Job
Please reproduce the listing below word for word, with every line in its original order.
==*==
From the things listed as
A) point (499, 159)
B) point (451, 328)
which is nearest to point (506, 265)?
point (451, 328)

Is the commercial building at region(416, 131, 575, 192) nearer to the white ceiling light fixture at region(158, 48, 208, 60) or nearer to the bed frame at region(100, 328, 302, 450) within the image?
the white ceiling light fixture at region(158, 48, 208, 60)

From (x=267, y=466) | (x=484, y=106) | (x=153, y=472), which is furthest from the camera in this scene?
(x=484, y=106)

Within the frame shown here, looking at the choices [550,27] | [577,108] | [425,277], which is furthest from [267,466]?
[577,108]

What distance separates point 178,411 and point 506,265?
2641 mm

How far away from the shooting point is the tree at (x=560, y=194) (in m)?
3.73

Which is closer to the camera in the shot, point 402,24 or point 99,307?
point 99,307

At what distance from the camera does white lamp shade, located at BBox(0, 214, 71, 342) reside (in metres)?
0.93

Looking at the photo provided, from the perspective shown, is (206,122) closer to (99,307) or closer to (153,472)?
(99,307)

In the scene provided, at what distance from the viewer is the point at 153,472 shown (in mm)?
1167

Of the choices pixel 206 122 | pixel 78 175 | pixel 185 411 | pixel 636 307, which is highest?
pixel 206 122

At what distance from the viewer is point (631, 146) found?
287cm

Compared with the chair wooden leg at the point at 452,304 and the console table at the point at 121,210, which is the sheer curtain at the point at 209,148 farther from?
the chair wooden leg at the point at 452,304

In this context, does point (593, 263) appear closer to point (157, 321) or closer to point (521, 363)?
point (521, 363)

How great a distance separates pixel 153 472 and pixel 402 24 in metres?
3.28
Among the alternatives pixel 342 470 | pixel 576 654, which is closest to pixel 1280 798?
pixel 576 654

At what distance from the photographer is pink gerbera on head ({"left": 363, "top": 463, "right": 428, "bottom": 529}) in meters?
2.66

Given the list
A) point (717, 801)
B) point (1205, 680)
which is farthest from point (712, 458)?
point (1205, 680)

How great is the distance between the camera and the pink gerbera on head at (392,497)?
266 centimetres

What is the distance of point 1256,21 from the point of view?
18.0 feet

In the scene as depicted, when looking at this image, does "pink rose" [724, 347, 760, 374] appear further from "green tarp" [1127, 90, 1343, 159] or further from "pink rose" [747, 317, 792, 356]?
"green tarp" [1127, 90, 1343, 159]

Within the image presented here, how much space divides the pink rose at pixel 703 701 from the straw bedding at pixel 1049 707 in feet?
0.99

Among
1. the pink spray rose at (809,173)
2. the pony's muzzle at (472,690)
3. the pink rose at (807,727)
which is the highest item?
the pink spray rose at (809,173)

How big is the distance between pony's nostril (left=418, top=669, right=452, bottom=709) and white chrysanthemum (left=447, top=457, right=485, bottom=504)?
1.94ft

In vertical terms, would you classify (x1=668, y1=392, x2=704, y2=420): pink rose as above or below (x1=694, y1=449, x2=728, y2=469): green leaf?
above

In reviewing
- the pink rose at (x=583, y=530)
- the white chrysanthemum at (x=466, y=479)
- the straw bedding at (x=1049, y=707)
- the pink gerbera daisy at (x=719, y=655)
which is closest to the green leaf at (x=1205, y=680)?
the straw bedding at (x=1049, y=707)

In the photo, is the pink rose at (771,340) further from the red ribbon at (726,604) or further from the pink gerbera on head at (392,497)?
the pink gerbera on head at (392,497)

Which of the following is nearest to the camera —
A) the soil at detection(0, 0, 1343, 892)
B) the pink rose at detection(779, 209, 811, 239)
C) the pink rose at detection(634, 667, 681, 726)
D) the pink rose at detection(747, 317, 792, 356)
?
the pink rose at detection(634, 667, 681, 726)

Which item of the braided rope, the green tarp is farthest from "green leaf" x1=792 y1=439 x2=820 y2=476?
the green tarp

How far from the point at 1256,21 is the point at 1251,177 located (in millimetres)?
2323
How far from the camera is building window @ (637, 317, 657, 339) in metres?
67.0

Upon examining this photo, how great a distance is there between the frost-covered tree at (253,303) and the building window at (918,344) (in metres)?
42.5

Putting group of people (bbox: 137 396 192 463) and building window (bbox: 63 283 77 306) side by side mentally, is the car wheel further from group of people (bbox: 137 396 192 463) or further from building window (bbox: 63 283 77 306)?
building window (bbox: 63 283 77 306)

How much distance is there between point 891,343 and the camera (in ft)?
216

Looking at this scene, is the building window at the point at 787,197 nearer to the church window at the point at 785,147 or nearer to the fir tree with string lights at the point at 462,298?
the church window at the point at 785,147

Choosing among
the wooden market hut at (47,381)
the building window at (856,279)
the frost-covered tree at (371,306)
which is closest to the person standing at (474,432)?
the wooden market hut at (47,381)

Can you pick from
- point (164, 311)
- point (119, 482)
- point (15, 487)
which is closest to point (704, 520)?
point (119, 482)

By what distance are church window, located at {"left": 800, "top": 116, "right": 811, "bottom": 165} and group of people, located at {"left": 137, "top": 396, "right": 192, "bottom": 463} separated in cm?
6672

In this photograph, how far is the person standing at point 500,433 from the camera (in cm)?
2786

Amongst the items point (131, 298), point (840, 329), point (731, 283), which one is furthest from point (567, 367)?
==*==
Written answer
From the things listed as
A) point (499, 159)
B) point (451, 328)
which is nearest to point (506, 265)?
point (451, 328)

Is the commercial building at region(416, 131, 575, 192) nearer to the white ceiling light fixture at region(158, 48, 208, 60) or nearer to the bed frame at region(100, 328, 302, 450) within the image?
the white ceiling light fixture at region(158, 48, 208, 60)

From (x=267, y=466) | (x=484, y=106) | (x=153, y=472), which is furthest from the camera in this scene?
(x=484, y=106)

Within the frame shown here, looking at the choices [550,27] | [577,108] | [425,277], which is furthest from [267,466]?
[577,108]

What distance separates point 178,411 and point 506,265?
2641 mm

How far away from the shooting point is the tree at (x=560, y=194) (in m)?
3.73

Which is closer to the camera in the shot, point 402,24 or point 99,307?
point 99,307

At what distance from the camera does white lamp shade, located at BBox(0, 214, 71, 342) reside (in metres)?
0.93

Looking at the photo provided, from the perspective shown, is (206,122) closer to (99,307) or closer to (153,472)?
(99,307)

In the scene provided, at what distance from the viewer is the point at 153,472 shown (in mm)?
1167

Of the choices pixel 206 122 | pixel 78 175 | pixel 185 411 | pixel 636 307, which is highest?
pixel 206 122

At what distance from the viewer is point (631, 146) found?
287cm

Compared with the chair wooden leg at the point at 452,304 and the console table at the point at 121,210, which is the sheer curtain at the point at 209,148 farther from?
the chair wooden leg at the point at 452,304

In this context, does point (593, 263) appear closer to point (157, 321) or closer to point (521, 363)?
point (521, 363)

How great a distance separates pixel 153 472 and pixel 402 24 in metres?
3.28
Among the alternatives pixel 342 470 | pixel 576 654, which is closest to pixel 1280 798?
pixel 576 654

At what distance from the photographer is pink gerbera on head ({"left": 363, "top": 463, "right": 428, "bottom": 529}) in meters?
2.66

Given the list
A) point (717, 801)
B) point (1205, 680)
which is farthest from point (712, 458)?
point (1205, 680)

How great is the distance between the camera and the pink gerbera on head at (392,497)?
266 centimetres

What is the distance of point 1256,21 from the point of view?
18.0 feet

In the scene as depicted, when looking at this image, does "pink rose" [724, 347, 760, 374] appear further from "green tarp" [1127, 90, 1343, 159] or further from "pink rose" [747, 317, 792, 356]?
"green tarp" [1127, 90, 1343, 159]

Within the image presented here, how much space divides the pink rose at pixel 703 701 from the straw bedding at pixel 1049 707 in feet?
0.99

Among
1. the pink spray rose at (809,173)
2. the pony's muzzle at (472,690)
3. the pink rose at (807,727)
which is the highest item?
the pink spray rose at (809,173)

How big is the distance between pony's nostril (left=418, top=669, right=452, bottom=709) and white chrysanthemum (left=447, top=457, right=485, bottom=504)?
1.94ft

In vertical terms, would you classify (x1=668, y1=392, x2=704, y2=420): pink rose as above or below (x1=694, y1=449, x2=728, y2=469): green leaf?
above

In reviewing
- the pink rose at (x=583, y=530)
- the white chrysanthemum at (x=466, y=479)
- the straw bedding at (x=1049, y=707)
- the pink gerbera daisy at (x=719, y=655)
which is closest to the green leaf at (x=1205, y=680)?
the straw bedding at (x=1049, y=707)

In the photo, is the pink rose at (771,340) further from the red ribbon at (726,604) or further from the pink gerbera on head at (392,497)?
the pink gerbera on head at (392,497)

Which of the following is nearest to the camera —
A) the soil at detection(0, 0, 1343, 892)
B) the pink rose at detection(779, 209, 811, 239)
C) the pink rose at detection(634, 667, 681, 726)
D) the pink rose at detection(747, 317, 792, 356)
?
the pink rose at detection(634, 667, 681, 726)

Which item of the braided rope, the green tarp is farthest from "green leaf" x1=792 y1=439 x2=820 y2=476?
the green tarp

How far from the point at 1256,21 is the point at 1251,177 located (in millimetres)?
2323
How far from the camera is building window @ (637, 317, 657, 339) in metres?
67.0

Upon examining this photo, how great a distance is there between the frost-covered tree at (253,303) and the building window at (918,344) (in metres)?
42.5

Putting group of people (bbox: 137 396 192 463) and building window (bbox: 63 283 77 306) side by side mentally, is the car wheel further from group of people (bbox: 137 396 192 463) or further from building window (bbox: 63 283 77 306)?
building window (bbox: 63 283 77 306)

How much distance is there between point 891,343 and the camera (in ft)?
216

Looking at this scene, is the building window at the point at 787,197 nearer to the church window at the point at 785,147 or nearer to the fir tree with string lights at the point at 462,298?
the church window at the point at 785,147

Choosing among
the wooden market hut at (47,381)
the building window at (856,279)
the frost-covered tree at (371,306)
which is closest to the person standing at (474,432)?
the wooden market hut at (47,381)

Can you pick from
- point (164, 311)
- point (119, 482)
- point (15, 487)
which is closest to point (704, 520)?
point (119, 482)

By what distance are church window, located at {"left": 800, "top": 116, "right": 811, "bottom": 165} and group of people, located at {"left": 137, "top": 396, "right": 192, "bottom": 463} separated in cm?
6672

In this photograph, how far is the person standing at point 500,433 from the camera (in cm)?
2786

Amongst the items point (131, 298), point (840, 329), point (731, 283), which one is furthest from point (567, 367)?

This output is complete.